One way or another, after twelve years of drifting since 1989, Bulgarian cinema reached the 21st century, hesitating and lacking a clear perspective. Five years later, the situation seems to be taking a turn toward a long expected revitalization. There are raised expectations for the thorough stabilization of the cinematographic process in Bulgaria, including film production, financing, and distribution; integration with the European market; technological modernization, training, and education. The ultimate objective is that Bulgaria’s cinema will eventually become part of the global audio-visual cultural network.
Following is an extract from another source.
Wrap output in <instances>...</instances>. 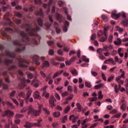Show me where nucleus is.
Masks as SVG:
<instances>
[{"mask_svg":"<svg viewBox=\"0 0 128 128\" xmlns=\"http://www.w3.org/2000/svg\"><path fill=\"white\" fill-rule=\"evenodd\" d=\"M91 74H92V76H98V74L96 73V72H94V71H92L91 72Z\"/></svg>","mask_w":128,"mask_h":128,"instance_id":"nucleus-61","label":"nucleus"},{"mask_svg":"<svg viewBox=\"0 0 128 128\" xmlns=\"http://www.w3.org/2000/svg\"><path fill=\"white\" fill-rule=\"evenodd\" d=\"M27 76H28V78H30V80L32 79V78H34V76H32V74H28Z\"/></svg>","mask_w":128,"mask_h":128,"instance_id":"nucleus-54","label":"nucleus"},{"mask_svg":"<svg viewBox=\"0 0 128 128\" xmlns=\"http://www.w3.org/2000/svg\"><path fill=\"white\" fill-rule=\"evenodd\" d=\"M102 34L104 35V32H102V30H100L98 32V36H102Z\"/></svg>","mask_w":128,"mask_h":128,"instance_id":"nucleus-40","label":"nucleus"},{"mask_svg":"<svg viewBox=\"0 0 128 128\" xmlns=\"http://www.w3.org/2000/svg\"><path fill=\"white\" fill-rule=\"evenodd\" d=\"M116 30L120 32H124V29L122 28H120L118 26H116Z\"/></svg>","mask_w":128,"mask_h":128,"instance_id":"nucleus-34","label":"nucleus"},{"mask_svg":"<svg viewBox=\"0 0 128 128\" xmlns=\"http://www.w3.org/2000/svg\"><path fill=\"white\" fill-rule=\"evenodd\" d=\"M60 80H62V79L60 78H56L54 80V83L56 84H58Z\"/></svg>","mask_w":128,"mask_h":128,"instance_id":"nucleus-41","label":"nucleus"},{"mask_svg":"<svg viewBox=\"0 0 128 128\" xmlns=\"http://www.w3.org/2000/svg\"><path fill=\"white\" fill-rule=\"evenodd\" d=\"M43 110L46 114H50V111L47 108H44Z\"/></svg>","mask_w":128,"mask_h":128,"instance_id":"nucleus-51","label":"nucleus"},{"mask_svg":"<svg viewBox=\"0 0 128 128\" xmlns=\"http://www.w3.org/2000/svg\"><path fill=\"white\" fill-rule=\"evenodd\" d=\"M51 64H52V66H58V64H60V62H56V58H52L50 61Z\"/></svg>","mask_w":128,"mask_h":128,"instance_id":"nucleus-12","label":"nucleus"},{"mask_svg":"<svg viewBox=\"0 0 128 128\" xmlns=\"http://www.w3.org/2000/svg\"><path fill=\"white\" fill-rule=\"evenodd\" d=\"M56 110H62V106H56Z\"/></svg>","mask_w":128,"mask_h":128,"instance_id":"nucleus-58","label":"nucleus"},{"mask_svg":"<svg viewBox=\"0 0 128 128\" xmlns=\"http://www.w3.org/2000/svg\"><path fill=\"white\" fill-rule=\"evenodd\" d=\"M32 90H29L26 94V98H30V96H32Z\"/></svg>","mask_w":128,"mask_h":128,"instance_id":"nucleus-19","label":"nucleus"},{"mask_svg":"<svg viewBox=\"0 0 128 128\" xmlns=\"http://www.w3.org/2000/svg\"><path fill=\"white\" fill-rule=\"evenodd\" d=\"M26 110H28V108H26V107L23 108L21 111L20 112H26Z\"/></svg>","mask_w":128,"mask_h":128,"instance_id":"nucleus-60","label":"nucleus"},{"mask_svg":"<svg viewBox=\"0 0 128 128\" xmlns=\"http://www.w3.org/2000/svg\"><path fill=\"white\" fill-rule=\"evenodd\" d=\"M47 44L50 46H52L54 44V41H48L47 42Z\"/></svg>","mask_w":128,"mask_h":128,"instance_id":"nucleus-53","label":"nucleus"},{"mask_svg":"<svg viewBox=\"0 0 128 128\" xmlns=\"http://www.w3.org/2000/svg\"><path fill=\"white\" fill-rule=\"evenodd\" d=\"M70 110V106L68 105L66 107V108L64 110V112L65 114H68Z\"/></svg>","mask_w":128,"mask_h":128,"instance_id":"nucleus-15","label":"nucleus"},{"mask_svg":"<svg viewBox=\"0 0 128 128\" xmlns=\"http://www.w3.org/2000/svg\"><path fill=\"white\" fill-rule=\"evenodd\" d=\"M114 44L115 46H120L122 44V40L120 38H117L116 40L114 42Z\"/></svg>","mask_w":128,"mask_h":128,"instance_id":"nucleus-8","label":"nucleus"},{"mask_svg":"<svg viewBox=\"0 0 128 128\" xmlns=\"http://www.w3.org/2000/svg\"><path fill=\"white\" fill-rule=\"evenodd\" d=\"M101 18H102L104 22H108V16H106V15H102Z\"/></svg>","mask_w":128,"mask_h":128,"instance_id":"nucleus-37","label":"nucleus"},{"mask_svg":"<svg viewBox=\"0 0 128 128\" xmlns=\"http://www.w3.org/2000/svg\"><path fill=\"white\" fill-rule=\"evenodd\" d=\"M120 110H126V104H122L120 106Z\"/></svg>","mask_w":128,"mask_h":128,"instance_id":"nucleus-30","label":"nucleus"},{"mask_svg":"<svg viewBox=\"0 0 128 128\" xmlns=\"http://www.w3.org/2000/svg\"><path fill=\"white\" fill-rule=\"evenodd\" d=\"M104 84H99L96 85L94 86V88L96 90H98V88H104Z\"/></svg>","mask_w":128,"mask_h":128,"instance_id":"nucleus-14","label":"nucleus"},{"mask_svg":"<svg viewBox=\"0 0 128 128\" xmlns=\"http://www.w3.org/2000/svg\"><path fill=\"white\" fill-rule=\"evenodd\" d=\"M12 102H14L16 104V106H18V100H16L14 98H12Z\"/></svg>","mask_w":128,"mask_h":128,"instance_id":"nucleus-56","label":"nucleus"},{"mask_svg":"<svg viewBox=\"0 0 128 128\" xmlns=\"http://www.w3.org/2000/svg\"><path fill=\"white\" fill-rule=\"evenodd\" d=\"M76 118L74 116V114H72V115L70 116V117H69L70 120H72V122H76Z\"/></svg>","mask_w":128,"mask_h":128,"instance_id":"nucleus-13","label":"nucleus"},{"mask_svg":"<svg viewBox=\"0 0 128 128\" xmlns=\"http://www.w3.org/2000/svg\"><path fill=\"white\" fill-rule=\"evenodd\" d=\"M85 86H86V88H92V84L90 82H85Z\"/></svg>","mask_w":128,"mask_h":128,"instance_id":"nucleus-39","label":"nucleus"},{"mask_svg":"<svg viewBox=\"0 0 128 128\" xmlns=\"http://www.w3.org/2000/svg\"><path fill=\"white\" fill-rule=\"evenodd\" d=\"M98 126V124L96 123H94V124H93L90 127V128H96V126Z\"/></svg>","mask_w":128,"mask_h":128,"instance_id":"nucleus-64","label":"nucleus"},{"mask_svg":"<svg viewBox=\"0 0 128 128\" xmlns=\"http://www.w3.org/2000/svg\"><path fill=\"white\" fill-rule=\"evenodd\" d=\"M58 4L60 6H63L64 2H62V1H59L58 2Z\"/></svg>","mask_w":128,"mask_h":128,"instance_id":"nucleus-62","label":"nucleus"},{"mask_svg":"<svg viewBox=\"0 0 128 128\" xmlns=\"http://www.w3.org/2000/svg\"><path fill=\"white\" fill-rule=\"evenodd\" d=\"M96 38V34H93L91 36L90 39L94 40Z\"/></svg>","mask_w":128,"mask_h":128,"instance_id":"nucleus-49","label":"nucleus"},{"mask_svg":"<svg viewBox=\"0 0 128 128\" xmlns=\"http://www.w3.org/2000/svg\"><path fill=\"white\" fill-rule=\"evenodd\" d=\"M64 72V70H62L60 71H58L56 72H55L52 76L53 78H56V76H60V74H62Z\"/></svg>","mask_w":128,"mask_h":128,"instance_id":"nucleus-6","label":"nucleus"},{"mask_svg":"<svg viewBox=\"0 0 128 128\" xmlns=\"http://www.w3.org/2000/svg\"><path fill=\"white\" fill-rule=\"evenodd\" d=\"M88 100L90 102H96V100H98V97L90 98Z\"/></svg>","mask_w":128,"mask_h":128,"instance_id":"nucleus-36","label":"nucleus"},{"mask_svg":"<svg viewBox=\"0 0 128 128\" xmlns=\"http://www.w3.org/2000/svg\"><path fill=\"white\" fill-rule=\"evenodd\" d=\"M18 96L20 98H26V94L24 92H20L18 93Z\"/></svg>","mask_w":128,"mask_h":128,"instance_id":"nucleus-20","label":"nucleus"},{"mask_svg":"<svg viewBox=\"0 0 128 128\" xmlns=\"http://www.w3.org/2000/svg\"><path fill=\"white\" fill-rule=\"evenodd\" d=\"M114 76H110L108 78V82H112V80H114Z\"/></svg>","mask_w":128,"mask_h":128,"instance_id":"nucleus-55","label":"nucleus"},{"mask_svg":"<svg viewBox=\"0 0 128 128\" xmlns=\"http://www.w3.org/2000/svg\"><path fill=\"white\" fill-rule=\"evenodd\" d=\"M112 38H114V36L110 35L108 38V42L110 43L112 42Z\"/></svg>","mask_w":128,"mask_h":128,"instance_id":"nucleus-38","label":"nucleus"},{"mask_svg":"<svg viewBox=\"0 0 128 128\" xmlns=\"http://www.w3.org/2000/svg\"><path fill=\"white\" fill-rule=\"evenodd\" d=\"M54 96L56 98V100H60V94H58L55 93Z\"/></svg>","mask_w":128,"mask_h":128,"instance_id":"nucleus-35","label":"nucleus"},{"mask_svg":"<svg viewBox=\"0 0 128 128\" xmlns=\"http://www.w3.org/2000/svg\"><path fill=\"white\" fill-rule=\"evenodd\" d=\"M122 24H124V26H128V20H125L122 21Z\"/></svg>","mask_w":128,"mask_h":128,"instance_id":"nucleus-47","label":"nucleus"},{"mask_svg":"<svg viewBox=\"0 0 128 128\" xmlns=\"http://www.w3.org/2000/svg\"><path fill=\"white\" fill-rule=\"evenodd\" d=\"M28 110V114H32V112L34 110V108H32V106L30 105L27 108Z\"/></svg>","mask_w":128,"mask_h":128,"instance_id":"nucleus-3","label":"nucleus"},{"mask_svg":"<svg viewBox=\"0 0 128 128\" xmlns=\"http://www.w3.org/2000/svg\"><path fill=\"white\" fill-rule=\"evenodd\" d=\"M70 72L72 74V76H78V71H76V69L71 70Z\"/></svg>","mask_w":128,"mask_h":128,"instance_id":"nucleus-21","label":"nucleus"},{"mask_svg":"<svg viewBox=\"0 0 128 128\" xmlns=\"http://www.w3.org/2000/svg\"><path fill=\"white\" fill-rule=\"evenodd\" d=\"M81 58L83 62H90V59L86 58V56H82Z\"/></svg>","mask_w":128,"mask_h":128,"instance_id":"nucleus-18","label":"nucleus"},{"mask_svg":"<svg viewBox=\"0 0 128 128\" xmlns=\"http://www.w3.org/2000/svg\"><path fill=\"white\" fill-rule=\"evenodd\" d=\"M36 82H37V83H35L34 84V86L35 88H38V86H40V81H38L36 80H33L32 83H31V84L32 86V84H34V83Z\"/></svg>","mask_w":128,"mask_h":128,"instance_id":"nucleus-7","label":"nucleus"},{"mask_svg":"<svg viewBox=\"0 0 128 128\" xmlns=\"http://www.w3.org/2000/svg\"><path fill=\"white\" fill-rule=\"evenodd\" d=\"M104 98V96L102 94V91H99L98 92V100H102Z\"/></svg>","mask_w":128,"mask_h":128,"instance_id":"nucleus-25","label":"nucleus"},{"mask_svg":"<svg viewBox=\"0 0 128 128\" xmlns=\"http://www.w3.org/2000/svg\"><path fill=\"white\" fill-rule=\"evenodd\" d=\"M24 114H17L15 115L16 118H22Z\"/></svg>","mask_w":128,"mask_h":128,"instance_id":"nucleus-28","label":"nucleus"},{"mask_svg":"<svg viewBox=\"0 0 128 128\" xmlns=\"http://www.w3.org/2000/svg\"><path fill=\"white\" fill-rule=\"evenodd\" d=\"M104 38H100L99 40L100 42H106V40L108 38V36H106V34H104Z\"/></svg>","mask_w":128,"mask_h":128,"instance_id":"nucleus-27","label":"nucleus"},{"mask_svg":"<svg viewBox=\"0 0 128 128\" xmlns=\"http://www.w3.org/2000/svg\"><path fill=\"white\" fill-rule=\"evenodd\" d=\"M36 58H38V56H34V57L33 58V60L34 62H35L36 64V66H40V63L38 62V60H36Z\"/></svg>","mask_w":128,"mask_h":128,"instance_id":"nucleus-23","label":"nucleus"},{"mask_svg":"<svg viewBox=\"0 0 128 128\" xmlns=\"http://www.w3.org/2000/svg\"><path fill=\"white\" fill-rule=\"evenodd\" d=\"M50 56H54V51L52 50H49V52H48Z\"/></svg>","mask_w":128,"mask_h":128,"instance_id":"nucleus-46","label":"nucleus"},{"mask_svg":"<svg viewBox=\"0 0 128 128\" xmlns=\"http://www.w3.org/2000/svg\"><path fill=\"white\" fill-rule=\"evenodd\" d=\"M37 22L39 26H44V24H42V19L40 18L38 19Z\"/></svg>","mask_w":128,"mask_h":128,"instance_id":"nucleus-29","label":"nucleus"},{"mask_svg":"<svg viewBox=\"0 0 128 128\" xmlns=\"http://www.w3.org/2000/svg\"><path fill=\"white\" fill-rule=\"evenodd\" d=\"M56 100L54 96L49 100L50 106L51 108H52L54 106V102H56Z\"/></svg>","mask_w":128,"mask_h":128,"instance_id":"nucleus-2","label":"nucleus"},{"mask_svg":"<svg viewBox=\"0 0 128 128\" xmlns=\"http://www.w3.org/2000/svg\"><path fill=\"white\" fill-rule=\"evenodd\" d=\"M103 50H104V52H108L109 50L108 46H104L103 48Z\"/></svg>","mask_w":128,"mask_h":128,"instance_id":"nucleus-45","label":"nucleus"},{"mask_svg":"<svg viewBox=\"0 0 128 128\" xmlns=\"http://www.w3.org/2000/svg\"><path fill=\"white\" fill-rule=\"evenodd\" d=\"M33 97L34 98H36L37 100H40V98H42L40 95V92L38 90L35 91L33 93Z\"/></svg>","mask_w":128,"mask_h":128,"instance_id":"nucleus-1","label":"nucleus"},{"mask_svg":"<svg viewBox=\"0 0 128 128\" xmlns=\"http://www.w3.org/2000/svg\"><path fill=\"white\" fill-rule=\"evenodd\" d=\"M71 64H72V62L70 60L69 61L68 60L66 61V66H70Z\"/></svg>","mask_w":128,"mask_h":128,"instance_id":"nucleus-59","label":"nucleus"},{"mask_svg":"<svg viewBox=\"0 0 128 128\" xmlns=\"http://www.w3.org/2000/svg\"><path fill=\"white\" fill-rule=\"evenodd\" d=\"M90 96V94H88V92H83L82 96H84V98H86V96Z\"/></svg>","mask_w":128,"mask_h":128,"instance_id":"nucleus-52","label":"nucleus"},{"mask_svg":"<svg viewBox=\"0 0 128 128\" xmlns=\"http://www.w3.org/2000/svg\"><path fill=\"white\" fill-rule=\"evenodd\" d=\"M42 96H44V98H50V94L48 92H46L44 91Z\"/></svg>","mask_w":128,"mask_h":128,"instance_id":"nucleus-24","label":"nucleus"},{"mask_svg":"<svg viewBox=\"0 0 128 128\" xmlns=\"http://www.w3.org/2000/svg\"><path fill=\"white\" fill-rule=\"evenodd\" d=\"M40 114H42V110H34L32 114V116H39Z\"/></svg>","mask_w":128,"mask_h":128,"instance_id":"nucleus-5","label":"nucleus"},{"mask_svg":"<svg viewBox=\"0 0 128 128\" xmlns=\"http://www.w3.org/2000/svg\"><path fill=\"white\" fill-rule=\"evenodd\" d=\"M67 90L70 92H72V87L70 86H68L67 88Z\"/></svg>","mask_w":128,"mask_h":128,"instance_id":"nucleus-44","label":"nucleus"},{"mask_svg":"<svg viewBox=\"0 0 128 128\" xmlns=\"http://www.w3.org/2000/svg\"><path fill=\"white\" fill-rule=\"evenodd\" d=\"M124 76H125L124 72H122V74L121 75L116 78V82H118L119 80H120V78H124Z\"/></svg>","mask_w":128,"mask_h":128,"instance_id":"nucleus-11","label":"nucleus"},{"mask_svg":"<svg viewBox=\"0 0 128 128\" xmlns=\"http://www.w3.org/2000/svg\"><path fill=\"white\" fill-rule=\"evenodd\" d=\"M52 126L53 128H58V122H54L52 124Z\"/></svg>","mask_w":128,"mask_h":128,"instance_id":"nucleus-50","label":"nucleus"},{"mask_svg":"<svg viewBox=\"0 0 128 128\" xmlns=\"http://www.w3.org/2000/svg\"><path fill=\"white\" fill-rule=\"evenodd\" d=\"M14 122L16 124H20V120L18 119H16L14 120Z\"/></svg>","mask_w":128,"mask_h":128,"instance_id":"nucleus-48","label":"nucleus"},{"mask_svg":"<svg viewBox=\"0 0 128 128\" xmlns=\"http://www.w3.org/2000/svg\"><path fill=\"white\" fill-rule=\"evenodd\" d=\"M50 66V62H48V61H46L42 64L43 68H48V66Z\"/></svg>","mask_w":128,"mask_h":128,"instance_id":"nucleus-16","label":"nucleus"},{"mask_svg":"<svg viewBox=\"0 0 128 128\" xmlns=\"http://www.w3.org/2000/svg\"><path fill=\"white\" fill-rule=\"evenodd\" d=\"M62 88H64V86H58V87H57L56 88V90H57L58 91L62 90Z\"/></svg>","mask_w":128,"mask_h":128,"instance_id":"nucleus-57","label":"nucleus"},{"mask_svg":"<svg viewBox=\"0 0 128 128\" xmlns=\"http://www.w3.org/2000/svg\"><path fill=\"white\" fill-rule=\"evenodd\" d=\"M5 114L6 116H12L14 115V113L10 110L5 111Z\"/></svg>","mask_w":128,"mask_h":128,"instance_id":"nucleus-10","label":"nucleus"},{"mask_svg":"<svg viewBox=\"0 0 128 128\" xmlns=\"http://www.w3.org/2000/svg\"><path fill=\"white\" fill-rule=\"evenodd\" d=\"M53 116H54L55 118H58L60 116V112H54L52 114Z\"/></svg>","mask_w":128,"mask_h":128,"instance_id":"nucleus-22","label":"nucleus"},{"mask_svg":"<svg viewBox=\"0 0 128 128\" xmlns=\"http://www.w3.org/2000/svg\"><path fill=\"white\" fill-rule=\"evenodd\" d=\"M55 60L58 62H64V57H56Z\"/></svg>","mask_w":128,"mask_h":128,"instance_id":"nucleus-17","label":"nucleus"},{"mask_svg":"<svg viewBox=\"0 0 128 128\" xmlns=\"http://www.w3.org/2000/svg\"><path fill=\"white\" fill-rule=\"evenodd\" d=\"M114 90L116 94H118L120 90V88H118V85L116 84L114 85Z\"/></svg>","mask_w":128,"mask_h":128,"instance_id":"nucleus-32","label":"nucleus"},{"mask_svg":"<svg viewBox=\"0 0 128 128\" xmlns=\"http://www.w3.org/2000/svg\"><path fill=\"white\" fill-rule=\"evenodd\" d=\"M76 106L79 112H82V106H80V104L79 102H78L76 104Z\"/></svg>","mask_w":128,"mask_h":128,"instance_id":"nucleus-33","label":"nucleus"},{"mask_svg":"<svg viewBox=\"0 0 128 128\" xmlns=\"http://www.w3.org/2000/svg\"><path fill=\"white\" fill-rule=\"evenodd\" d=\"M16 92L15 90H13L10 93V98H11V100L12 99V98H14V94H16Z\"/></svg>","mask_w":128,"mask_h":128,"instance_id":"nucleus-26","label":"nucleus"},{"mask_svg":"<svg viewBox=\"0 0 128 128\" xmlns=\"http://www.w3.org/2000/svg\"><path fill=\"white\" fill-rule=\"evenodd\" d=\"M120 13L116 14V13H112L111 16L114 20H118V18L120 17Z\"/></svg>","mask_w":128,"mask_h":128,"instance_id":"nucleus-4","label":"nucleus"},{"mask_svg":"<svg viewBox=\"0 0 128 128\" xmlns=\"http://www.w3.org/2000/svg\"><path fill=\"white\" fill-rule=\"evenodd\" d=\"M88 120V119H85V120H82V124H85L86 122H87Z\"/></svg>","mask_w":128,"mask_h":128,"instance_id":"nucleus-63","label":"nucleus"},{"mask_svg":"<svg viewBox=\"0 0 128 128\" xmlns=\"http://www.w3.org/2000/svg\"><path fill=\"white\" fill-rule=\"evenodd\" d=\"M61 96L62 98H64V96H68V92H64L62 93Z\"/></svg>","mask_w":128,"mask_h":128,"instance_id":"nucleus-31","label":"nucleus"},{"mask_svg":"<svg viewBox=\"0 0 128 128\" xmlns=\"http://www.w3.org/2000/svg\"><path fill=\"white\" fill-rule=\"evenodd\" d=\"M66 120H68V116H64V117L62 119V124H64V122H66Z\"/></svg>","mask_w":128,"mask_h":128,"instance_id":"nucleus-43","label":"nucleus"},{"mask_svg":"<svg viewBox=\"0 0 128 128\" xmlns=\"http://www.w3.org/2000/svg\"><path fill=\"white\" fill-rule=\"evenodd\" d=\"M120 116H122V113L120 112V113H118L117 114H115L112 118H120Z\"/></svg>","mask_w":128,"mask_h":128,"instance_id":"nucleus-42","label":"nucleus"},{"mask_svg":"<svg viewBox=\"0 0 128 128\" xmlns=\"http://www.w3.org/2000/svg\"><path fill=\"white\" fill-rule=\"evenodd\" d=\"M24 128H30L34 126V124L30 123V122H26V124L24 125Z\"/></svg>","mask_w":128,"mask_h":128,"instance_id":"nucleus-9","label":"nucleus"}]
</instances>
For the time being, however, аll we have is the hope for revival. Bulgarian filmmakers and critics still frequently remember the sorrowful statement that Bernardo Bertolucci made about Italian cinema when he described it as a cinema that “has a great future in the past.” Are we going to let these words be proven true again, or shall we make a rational effort to overcome their painful irony?